Младший сержант вскочил, вновь разделся, но теперь догола, и опять вошел в ручей. Он опустился на колени, а затем рывком окунулся весь до подбородка. Выбежал на берег, лег в снег и стал кататься, облепляясь им, точно снеговик. Потом опять побежал к воде и, черпая пригоршнями, лил себе на плечи растворяющий кожу холод. Наконец, когда пальцы рук окончательно перестали сгибаться, Устюгов вышел из воды и оделся во все мокрое. За его спиной по небу над ступенчатыми крышами новостройки растекалась утренняя заря. Часы показывали восемь, нужно было торопиться.
Когда он подходил к центру, уличные фонари еще что-то освещали, но в основном самих себя. Рассвет занимал улицы и отступавшая в подворотни и узкие проулки темень все ниже припадала к земле.
Устюгов нетерпеливо ждал, когда же первые касания болезни пробегут по коже. Он уходил все дальше от ручья, все ближе придвигалась встреча с местным терапевтом, а болезни не было как не было.

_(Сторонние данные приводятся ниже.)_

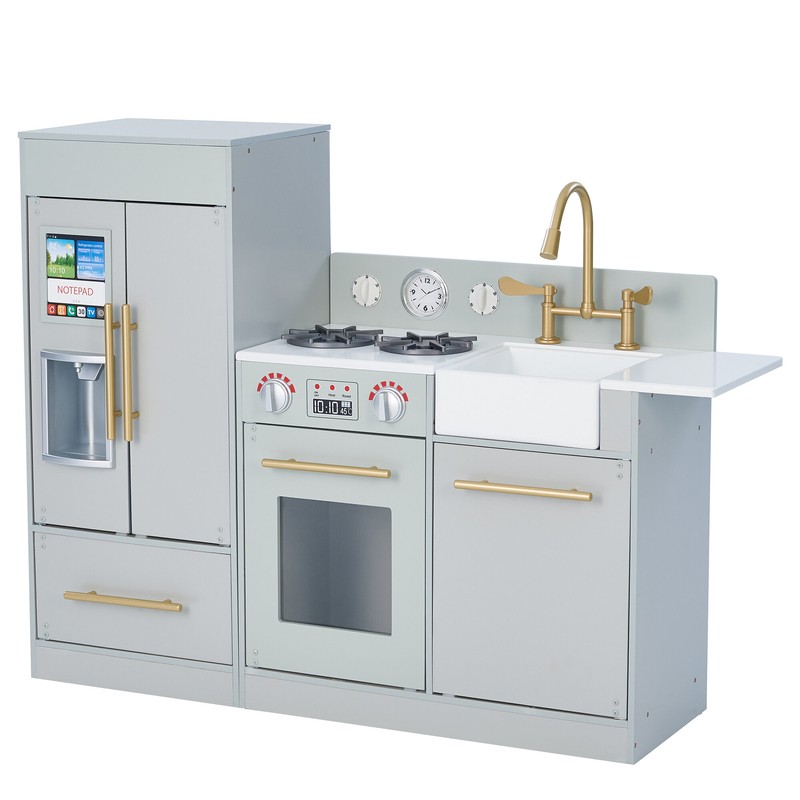Kitchen Set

Устюгов вывернул из переулка на проспект с трамвайной линией, прошел мимо гастронома с длинной молчащей очередью и вышел на площадь, где за большим чугунным памятником Ленину играло под ветром и молодыми лучами солнца кумачовое знамя. Возле памятника стоял знакомый грузовик с брезентовым верхом цвета хаки. Со всех сторон площади к нему стекались вереницы солдат. Устюгов спрятался за дерево, а затем перебежал в ближайшую подворотню. «Облава», — подумал. Возле грузовика переминался багроволицый майор и у каждого солдата что-то спрашивал. Те в ответ мотали головами и лезли в кузов. К грузовику подрулил «козел». Из него выпрыгнул замполит и, пружиня ноги, подошел к багроволицему майору. С минуту они что-то обсуждали. Затем Бородянский сел обратно в машину и «козел» укатил.

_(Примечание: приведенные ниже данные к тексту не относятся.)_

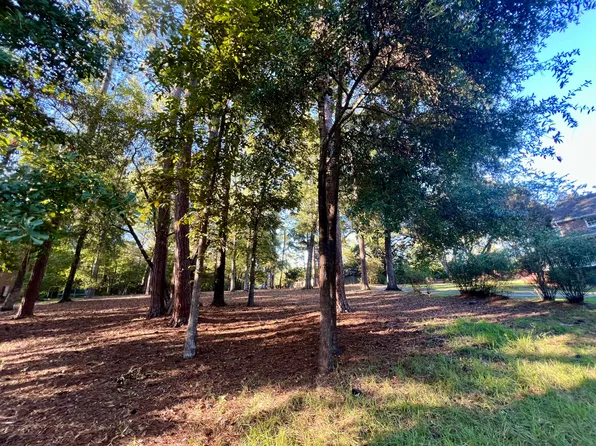 0 Churchill Rd, Walterboro, SC 29488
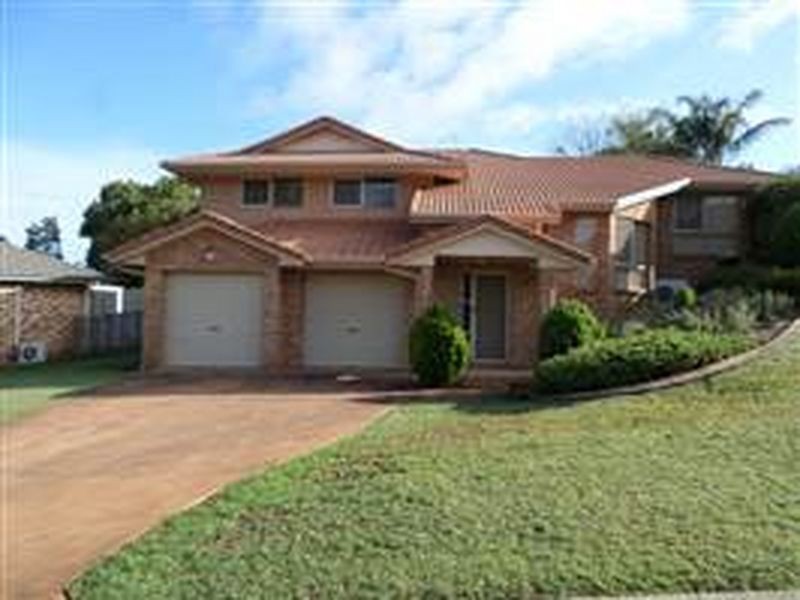 7 Rosella Chase, Goonellabah NSW 2480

Устюгов и раньше предвидел, что его будут искать, но не думал, что так масштабно. Судя по всему подняли весь личный состав и прочесывали город. Младший сержант никак не думал, что это сможет так больно ударить его. Неожиданно понятное и естественное чувство опасности переплелось с другим — с острым ощущением одиночества.

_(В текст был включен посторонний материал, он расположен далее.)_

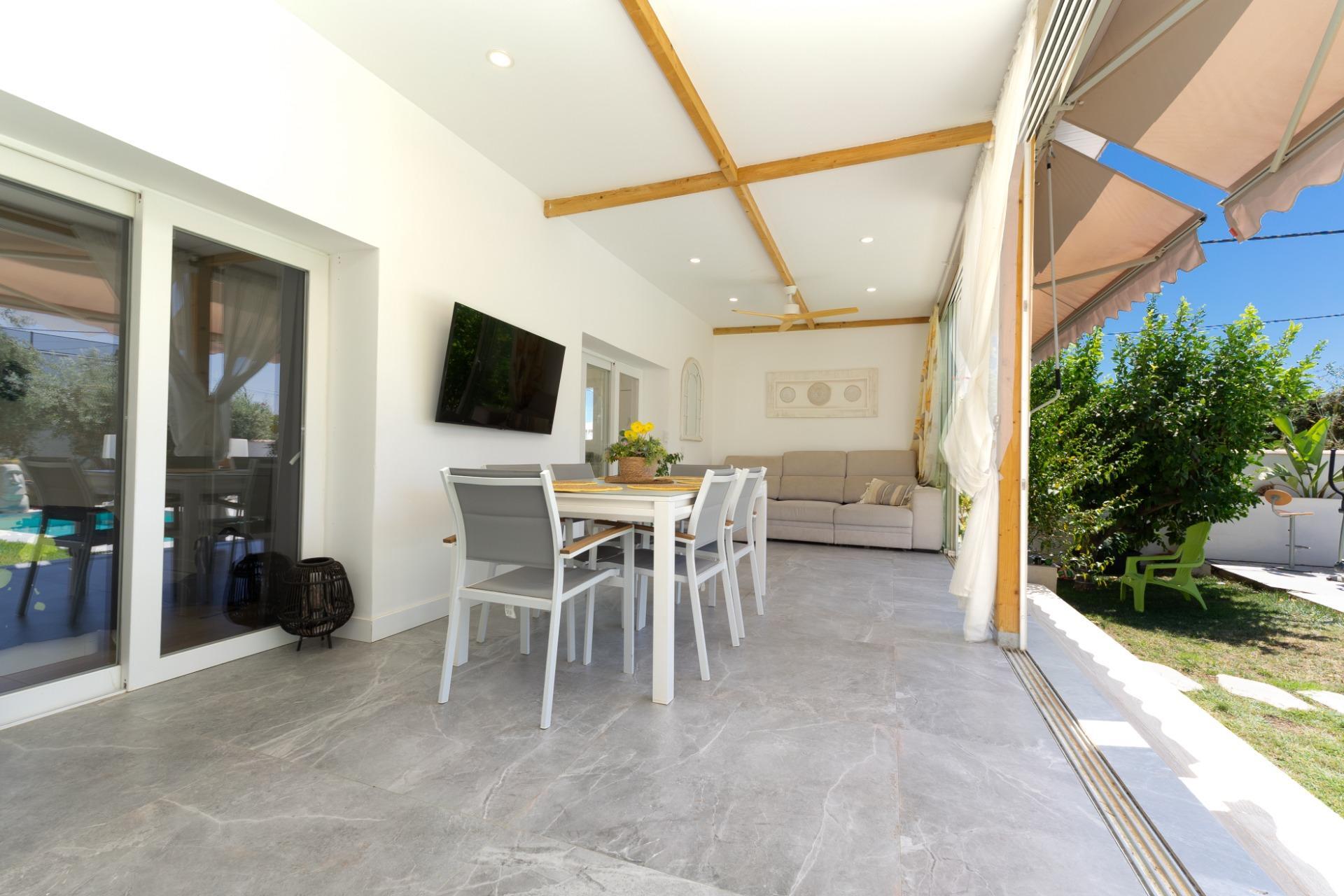 Casas o chalets-Venta-VÃ©lez-MÃ¡laga-2416502-Foto-23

Мимо подворотни, где прятался Устюгов, прошел мужчина в зимнем пальто и меховой шапке. Он подозрительно поглядел на младшего сержанта и ускорил шаг.
«Ишь ты, косится. Я для него преступник. Еще не знает, что я сделал, а уж закричать готов. Сейчас отойдет и позвонит в милицию».
Из двора мимо Устюгова на улицу вышел мальчишка в теплой куртке, с портфелем и яркими вспышками пионерского галстука под резким ветром. Мальчишка поглядел на Устюгова раз, потом другой, и во взгляде этом Устюгов прочитал подозрение.